Document excerpt:
_ _ _

Synopsis: From the director of the original Texas Chainsaw Massacre, and starring OSCAR® Nominee Dennis Hopper, this “ghastly and hilarious” (Variety) sequel descends into your deepest, darkest fears as a wacked-out lawman goes after human meat-cutters with his own high-octane chainsaws in a horrific showdown with the legendary Leatherface and his entire cannibalistic family.
eyelights: the set designs. the make up. Caroline Williams.
eyesores: its flamboyant performances. the dumb script. its campy humour.
“Peel that pig and slice him thick.”
It’s hard to imagine, given the current climate, but it took over a decade for someone to make a sequel to the massively popular ‘The Texas Chain Saw Massacre‘. In this day and age, it wouldn’t even take two years.
But it’s only in 1986 that ‘The Texas Chainsaw Massacre 2’ was unleashed on the world – twelve years later.
If you’ve seen the original, but haven’t seen its belated sequel, you’re in for a shock. And not of the horror kind. At least not conventionally: you might think it’s horrifying, but that would be due to expectations.
The thing is, director Tobe Hooper (who actually only wanted to produce, but couldn’t find a director on such a low budget) wanted to make a black comedy, arguing that there had been humourous elements in the first one.
So he lifted the villains from ‘TCM’ and caricatured them for his latest effort. Now they had transposed themselves to a different part of the country, making a living selling their award-winning chili to the masses.
Its chief ingredient: the meat.
Unfortunately for the paterfamilias, his maniacal kinder Leatherface and Chop Top Sawyer have just massacred two teenagers in a very public fashion, drawing the attention of Lt. Enright, the uncle of Sally and Franklin.
He’s been looking for Franklin’s killer for thirteen years.
And now he has a hot lead.

_ _ _

Dataset extract:

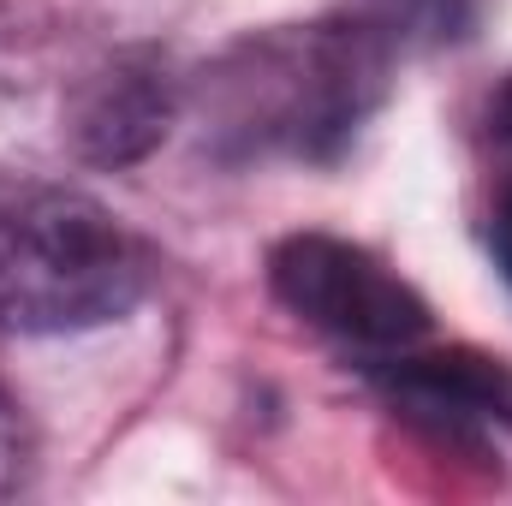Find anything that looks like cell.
<instances>
[{
  "label": "cell",
  "instance_id": "6da1fadb",
  "mask_svg": "<svg viewBox=\"0 0 512 506\" xmlns=\"http://www.w3.org/2000/svg\"><path fill=\"white\" fill-rule=\"evenodd\" d=\"M149 292V251L84 191L0 185V328L78 334Z\"/></svg>",
  "mask_w": 512,
  "mask_h": 506
},
{
  "label": "cell",
  "instance_id": "3957f363",
  "mask_svg": "<svg viewBox=\"0 0 512 506\" xmlns=\"http://www.w3.org/2000/svg\"><path fill=\"white\" fill-rule=\"evenodd\" d=\"M268 280L292 316H304L346 352H364L370 364L411 352L429 334V304L364 245L328 233H292L268 256Z\"/></svg>",
  "mask_w": 512,
  "mask_h": 506
},
{
  "label": "cell",
  "instance_id": "52a82bcc",
  "mask_svg": "<svg viewBox=\"0 0 512 506\" xmlns=\"http://www.w3.org/2000/svg\"><path fill=\"white\" fill-rule=\"evenodd\" d=\"M495 262H501V274H507V286H512V179H507V191H501V203H495Z\"/></svg>",
  "mask_w": 512,
  "mask_h": 506
},
{
  "label": "cell",
  "instance_id": "277c9868",
  "mask_svg": "<svg viewBox=\"0 0 512 506\" xmlns=\"http://www.w3.org/2000/svg\"><path fill=\"white\" fill-rule=\"evenodd\" d=\"M399 405L441 423H501L512 429V364L483 352H393L370 364Z\"/></svg>",
  "mask_w": 512,
  "mask_h": 506
},
{
  "label": "cell",
  "instance_id": "7a4b0ae2",
  "mask_svg": "<svg viewBox=\"0 0 512 506\" xmlns=\"http://www.w3.org/2000/svg\"><path fill=\"white\" fill-rule=\"evenodd\" d=\"M245 72L233 78V126L256 143H280L298 155L340 149L370 102L382 96L387 54L358 24L346 30H292L245 48Z\"/></svg>",
  "mask_w": 512,
  "mask_h": 506
},
{
  "label": "cell",
  "instance_id": "8992f818",
  "mask_svg": "<svg viewBox=\"0 0 512 506\" xmlns=\"http://www.w3.org/2000/svg\"><path fill=\"white\" fill-rule=\"evenodd\" d=\"M18 465H24V435H18V417H12V405L0 399V489L18 477Z\"/></svg>",
  "mask_w": 512,
  "mask_h": 506
},
{
  "label": "cell",
  "instance_id": "5b68a950",
  "mask_svg": "<svg viewBox=\"0 0 512 506\" xmlns=\"http://www.w3.org/2000/svg\"><path fill=\"white\" fill-rule=\"evenodd\" d=\"M161 131H167V90L155 84V72L114 66L108 78L90 84V102L78 114V137L96 161H131Z\"/></svg>",
  "mask_w": 512,
  "mask_h": 506
}]
</instances>
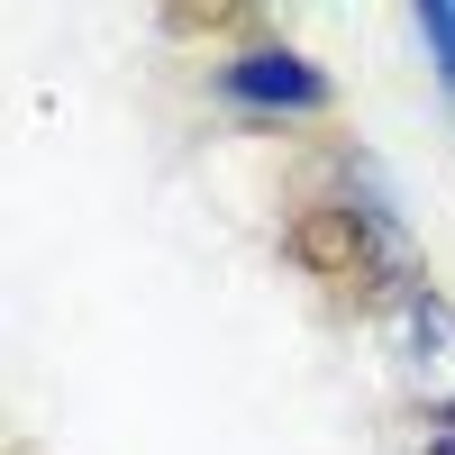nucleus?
Segmentation results:
<instances>
[{
    "label": "nucleus",
    "mask_w": 455,
    "mask_h": 455,
    "mask_svg": "<svg viewBox=\"0 0 455 455\" xmlns=\"http://www.w3.org/2000/svg\"><path fill=\"white\" fill-rule=\"evenodd\" d=\"M383 328H392V355L410 373V392L428 401V419L455 410V300L437 283H401L383 300Z\"/></svg>",
    "instance_id": "1"
},
{
    "label": "nucleus",
    "mask_w": 455,
    "mask_h": 455,
    "mask_svg": "<svg viewBox=\"0 0 455 455\" xmlns=\"http://www.w3.org/2000/svg\"><path fill=\"white\" fill-rule=\"evenodd\" d=\"M219 92L237 109H264V119H310V109H328V73L300 55V46H246L219 64Z\"/></svg>",
    "instance_id": "2"
},
{
    "label": "nucleus",
    "mask_w": 455,
    "mask_h": 455,
    "mask_svg": "<svg viewBox=\"0 0 455 455\" xmlns=\"http://www.w3.org/2000/svg\"><path fill=\"white\" fill-rule=\"evenodd\" d=\"M410 28H419V46H428V64H437V83L455 92V0H419V10H410Z\"/></svg>",
    "instance_id": "3"
},
{
    "label": "nucleus",
    "mask_w": 455,
    "mask_h": 455,
    "mask_svg": "<svg viewBox=\"0 0 455 455\" xmlns=\"http://www.w3.org/2000/svg\"><path fill=\"white\" fill-rule=\"evenodd\" d=\"M428 455H455V410H437V419H428Z\"/></svg>",
    "instance_id": "4"
}]
</instances>
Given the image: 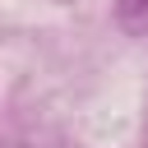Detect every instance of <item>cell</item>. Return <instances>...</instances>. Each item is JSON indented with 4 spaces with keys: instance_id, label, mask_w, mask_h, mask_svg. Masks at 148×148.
I'll list each match as a JSON object with an SVG mask.
<instances>
[{
    "instance_id": "obj_1",
    "label": "cell",
    "mask_w": 148,
    "mask_h": 148,
    "mask_svg": "<svg viewBox=\"0 0 148 148\" xmlns=\"http://www.w3.org/2000/svg\"><path fill=\"white\" fill-rule=\"evenodd\" d=\"M116 18L125 32H148V0H116Z\"/></svg>"
}]
</instances>
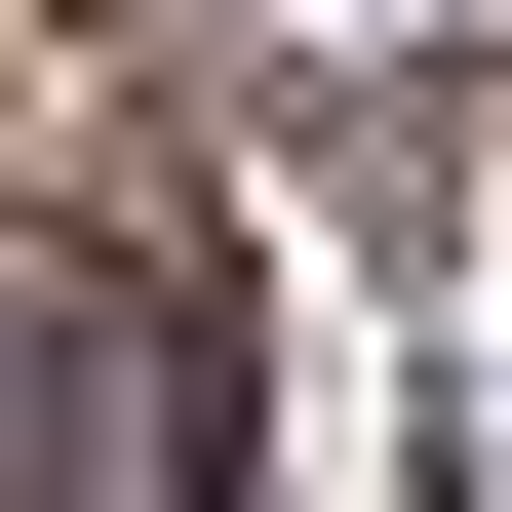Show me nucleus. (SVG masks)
Returning <instances> with one entry per match:
<instances>
[{
	"label": "nucleus",
	"mask_w": 512,
	"mask_h": 512,
	"mask_svg": "<svg viewBox=\"0 0 512 512\" xmlns=\"http://www.w3.org/2000/svg\"><path fill=\"white\" fill-rule=\"evenodd\" d=\"M316 40H394V0H316Z\"/></svg>",
	"instance_id": "nucleus-1"
}]
</instances>
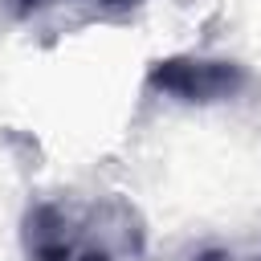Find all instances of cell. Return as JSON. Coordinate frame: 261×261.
I'll use <instances>...</instances> for the list:
<instances>
[{"label": "cell", "mask_w": 261, "mask_h": 261, "mask_svg": "<svg viewBox=\"0 0 261 261\" xmlns=\"http://www.w3.org/2000/svg\"><path fill=\"white\" fill-rule=\"evenodd\" d=\"M188 261H261V253H237L224 245H208V249H196Z\"/></svg>", "instance_id": "obj_3"}, {"label": "cell", "mask_w": 261, "mask_h": 261, "mask_svg": "<svg viewBox=\"0 0 261 261\" xmlns=\"http://www.w3.org/2000/svg\"><path fill=\"white\" fill-rule=\"evenodd\" d=\"M53 0H0V8L12 16V20H29V16H37L41 8H49Z\"/></svg>", "instance_id": "obj_4"}, {"label": "cell", "mask_w": 261, "mask_h": 261, "mask_svg": "<svg viewBox=\"0 0 261 261\" xmlns=\"http://www.w3.org/2000/svg\"><path fill=\"white\" fill-rule=\"evenodd\" d=\"M249 69L228 57H196V53H171L147 65L143 86L159 98L184 102V106H216L228 98H241L249 90Z\"/></svg>", "instance_id": "obj_2"}, {"label": "cell", "mask_w": 261, "mask_h": 261, "mask_svg": "<svg viewBox=\"0 0 261 261\" xmlns=\"http://www.w3.org/2000/svg\"><path fill=\"white\" fill-rule=\"evenodd\" d=\"M24 261H139L143 216L122 196L37 200L20 220Z\"/></svg>", "instance_id": "obj_1"}, {"label": "cell", "mask_w": 261, "mask_h": 261, "mask_svg": "<svg viewBox=\"0 0 261 261\" xmlns=\"http://www.w3.org/2000/svg\"><path fill=\"white\" fill-rule=\"evenodd\" d=\"M90 4H94V16H118V12L139 8L143 0H90Z\"/></svg>", "instance_id": "obj_5"}]
</instances>
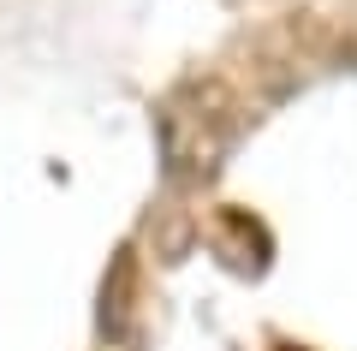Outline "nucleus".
Wrapping results in <instances>:
<instances>
[{
  "instance_id": "f257e3e1",
  "label": "nucleus",
  "mask_w": 357,
  "mask_h": 351,
  "mask_svg": "<svg viewBox=\"0 0 357 351\" xmlns=\"http://www.w3.org/2000/svg\"><path fill=\"white\" fill-rule=\"evenodd\" d=\"M131 322H137V256L119 251L114 268L102 280V310H96V327H102L107 345H126L131 339Z\"/></svg>"
}]
</instances>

_ _ _

Written exercise 1:
The review of "The Texas Chainsaw Massacre 2" warns that viewers who know the original are "in for a shock." Explain in one to three sentences why the review says this.
Written exercise 2:
Go on with the review of "The Texas Chainsaw Massacre 2," starting after its final sentence.

Answer 1:
The sequel is not the horror film those viewers would expect, because director Tobe Hooper set out to make a black comedy. He argued that the first film already had humorous elements, so he took its villains and turned them into caricatures.

Answer 2:
With the help of Stretch, a local radio DJ who happened to broadcast the two teenagers’ drunken call as they got attacked, Enright lays a trap for these demented cannibals. They’ll lead him directly to their new hideout.
He’ll finally get to exact his revenge.
Honestly, the first time that I saw this picture, I was completely floored. I hated it. I hated it so much that I swore that I would never watch it again. I simply had no idea that it was supposed to be a comedy, not suspense.
Don’t get me wrong: it’s a violent, gory film, but this doesn’t make it scary. The onus is absolutely on its campy humour, which is so heavy-handed in some instances that it’s nearly unpalatable – especially after ‘TCM’.
A perfect example is the moment that we encounter Drayton again for the first time since the original: he’s participating in a chili cook-off and the whole thing’s been set up like a scene taken out of a goofy sitcom.
The opening sequence with Leatherface and Chop Top was already disconcerting because it was so hyperbolic that it made the closing scene of ‘TCM’, in which Leatherface swung his chainsaw around, look subtle in comparison.
It gets worse. It really does.
There’s the attack on the radio station, which is utterly demented. Or the whole third act, which finds Stretch trapped with the Sawyers while Lefty attacks with his own chainsaws (yet disappearing mysteriously for a bit).
I should have known better: I’d seen the poster artwork on videotapes since I was a kid, and it spoofed ‘The Breakfast Club‘, looking nothing like what you’d expect from a horror film. I should have expected camp.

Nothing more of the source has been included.